At last June's D8 Conference, Steve Jobs made some astute remarks about the TV industry's seemingly insurmountable roadblocks to innovation. Critics and fans alike posited that Jobs was posing as a decoy, while Apple geared up for a sneak attack into the TV space.
"The problem with innovation in the TV industry is the go-to-market strategy," he said. "The TV industry has a subsidized model that gives everyone a set top box for free. So no one wants to buy a box. Ask TiVo, ask Roku, ask us... ask Google in a few months.
"So all you can do is ADD a box to the TV. You just end up with a table full of remotes, a cluster of boxes... and that's what we have today.
"The only way that's going to change is if you tear up the set top box, give it a new UI, and get it in front of consumers in a way they're going to want it. The TV is going to lose in our eyes until there is a better go-to-market strategy... otherwise you're just making another TiVo."
Now, let's fast-forward nine months later, to March 2011.
First, in a little-noted PR release, a Tampa Bay-based company, Savtira Corporation, announced that it had reached an agreement to provide set-top boxes to America's Center, an IPTV provider to small to mid-market residences. A revolutionary attribute of the Savtira set-top box reportedly will be its ability to provide subscribers with access to Savtira's new cloud-based video game library, e-commerce platform and Entertainment Distribution Network (EDN). Further substantiated by a release yesterday concerning Savtira's alignment with Juniper Networks, Savtira imagines a world where set-top boxes compete directly with game consoles and personal computers, once again reigning supreme over the clutter of boxes vying for the scraps of a TV's limited inputs:
"All types of software and digital media (business applications, games, music, movies, audio/ebooks) are available to consumers on a rental or subscription basis.

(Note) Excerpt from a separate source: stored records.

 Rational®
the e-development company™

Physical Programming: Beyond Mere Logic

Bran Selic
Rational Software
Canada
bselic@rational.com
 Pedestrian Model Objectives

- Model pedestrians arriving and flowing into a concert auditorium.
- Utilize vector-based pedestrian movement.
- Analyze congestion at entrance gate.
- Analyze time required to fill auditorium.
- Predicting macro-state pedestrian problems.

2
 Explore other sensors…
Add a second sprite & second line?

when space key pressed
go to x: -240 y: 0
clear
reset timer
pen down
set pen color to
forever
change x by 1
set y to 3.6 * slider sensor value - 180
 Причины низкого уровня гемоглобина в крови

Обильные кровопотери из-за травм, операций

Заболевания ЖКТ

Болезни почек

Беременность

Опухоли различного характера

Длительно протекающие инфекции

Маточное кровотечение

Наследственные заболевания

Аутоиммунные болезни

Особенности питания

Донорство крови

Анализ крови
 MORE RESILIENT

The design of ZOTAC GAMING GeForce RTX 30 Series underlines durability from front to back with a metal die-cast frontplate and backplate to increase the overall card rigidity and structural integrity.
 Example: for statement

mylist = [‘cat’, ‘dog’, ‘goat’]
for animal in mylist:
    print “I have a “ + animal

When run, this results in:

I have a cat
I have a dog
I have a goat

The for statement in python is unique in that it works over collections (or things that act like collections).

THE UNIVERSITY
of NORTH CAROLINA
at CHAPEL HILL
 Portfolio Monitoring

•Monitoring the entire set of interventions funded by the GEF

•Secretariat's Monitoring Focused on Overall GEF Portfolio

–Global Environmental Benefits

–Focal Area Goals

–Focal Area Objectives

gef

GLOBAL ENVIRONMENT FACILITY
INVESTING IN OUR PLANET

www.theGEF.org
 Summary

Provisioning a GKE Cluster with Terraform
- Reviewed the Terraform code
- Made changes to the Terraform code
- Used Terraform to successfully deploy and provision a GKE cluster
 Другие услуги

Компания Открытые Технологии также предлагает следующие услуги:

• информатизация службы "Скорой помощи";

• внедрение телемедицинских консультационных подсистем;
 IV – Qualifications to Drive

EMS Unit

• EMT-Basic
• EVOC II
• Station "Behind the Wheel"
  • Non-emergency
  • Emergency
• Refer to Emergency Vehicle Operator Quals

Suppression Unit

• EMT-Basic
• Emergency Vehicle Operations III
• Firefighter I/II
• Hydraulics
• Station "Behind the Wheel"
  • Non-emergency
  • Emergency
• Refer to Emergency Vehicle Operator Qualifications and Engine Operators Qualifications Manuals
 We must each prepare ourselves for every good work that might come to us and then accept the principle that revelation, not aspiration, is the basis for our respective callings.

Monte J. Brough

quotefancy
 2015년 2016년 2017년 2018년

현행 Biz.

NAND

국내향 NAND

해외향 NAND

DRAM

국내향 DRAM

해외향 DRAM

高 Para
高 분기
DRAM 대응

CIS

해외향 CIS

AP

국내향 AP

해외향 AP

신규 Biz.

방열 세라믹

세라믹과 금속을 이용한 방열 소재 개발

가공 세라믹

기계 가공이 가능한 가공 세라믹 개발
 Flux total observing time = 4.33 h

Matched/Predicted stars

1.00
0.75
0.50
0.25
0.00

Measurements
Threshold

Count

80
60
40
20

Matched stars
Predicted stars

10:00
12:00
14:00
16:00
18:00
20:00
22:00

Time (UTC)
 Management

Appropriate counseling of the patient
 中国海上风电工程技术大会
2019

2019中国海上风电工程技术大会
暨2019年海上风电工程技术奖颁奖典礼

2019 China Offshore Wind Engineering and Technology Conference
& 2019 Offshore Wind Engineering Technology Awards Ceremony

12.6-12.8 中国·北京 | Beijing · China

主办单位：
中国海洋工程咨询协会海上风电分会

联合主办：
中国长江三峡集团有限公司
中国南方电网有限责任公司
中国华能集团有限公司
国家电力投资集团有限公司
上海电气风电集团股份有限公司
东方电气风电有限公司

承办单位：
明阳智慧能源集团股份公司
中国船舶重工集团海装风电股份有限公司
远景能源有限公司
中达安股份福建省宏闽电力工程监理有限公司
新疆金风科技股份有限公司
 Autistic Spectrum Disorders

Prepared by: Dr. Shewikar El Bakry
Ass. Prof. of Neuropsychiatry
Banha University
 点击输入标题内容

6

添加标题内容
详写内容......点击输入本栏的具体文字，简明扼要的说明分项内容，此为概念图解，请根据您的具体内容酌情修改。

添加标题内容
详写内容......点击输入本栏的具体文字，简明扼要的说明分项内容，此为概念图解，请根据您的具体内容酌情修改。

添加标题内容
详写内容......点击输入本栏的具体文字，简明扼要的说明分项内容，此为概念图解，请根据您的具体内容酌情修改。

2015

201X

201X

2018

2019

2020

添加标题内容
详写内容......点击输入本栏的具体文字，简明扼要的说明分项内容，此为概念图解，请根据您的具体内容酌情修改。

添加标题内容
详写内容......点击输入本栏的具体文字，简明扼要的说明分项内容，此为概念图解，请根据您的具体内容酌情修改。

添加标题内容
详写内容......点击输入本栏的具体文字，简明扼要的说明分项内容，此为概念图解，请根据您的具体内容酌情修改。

Not only is no download or installation necessary, but consumers will also have the ability to seamlessly switch between devices, pausing media on one device and resuming it on another as all data, state and configuration is stored within the cloud."
Then, last week, 4G penetration gained further momentum, as AT&T announced its T-Mobile acquisition plans. 4G poses the first real wireless threat to traditional cable and satellite delivered TV content; indeed, a 4G-version of a cloud-enabled IPTV box, like the one Savtira has announced, could ultimately decimate corded TV content delivery.
Meanwhile, the air attack continued today, as Amazon announced its intention to enable Cloud Drive, enabling cloud-based music streaming of one's own purchased music library. Almost immediately, insiders opined that video streaming would not be far behind, with music industry and Hollywood already rattling sabers in an effort to stop the rain of music and movies from the Amazon Cloud.
Finally, reports have surfaced this week that Apple's AirPlay -- proprietary technology currently licensed only to connected device makers, to enable streaming audio -- may soon be licensed to "electronics makers" so as to enable streaming video to devices such as web-connected TV's. This would make getting multimedia content from an iPad, iPod, iPhone, and potentially a myriad of other non-Apple devices, directly onto an AirPlay-ready TV set, without needing a Mac, or special input cables.
Based on the ideas of March, Steve Jobs' observations nine months prior appear to have birthed an aerial attack on the TV set. With limited inputs and sorely lacking processing power, today's TVs increasingly seem to be relegated to merely serving as the biggest, but not most important, display in the house, with every new box resembling an electronic remora, seeking to cling to the TV shark, while simultaneously nudging out another weaker and more obsolescent box.
Beyond adding wireless connectivity, and enhanced, passive 3-D viewing characteristics, innovation in TV seems to be, at best, up in the air.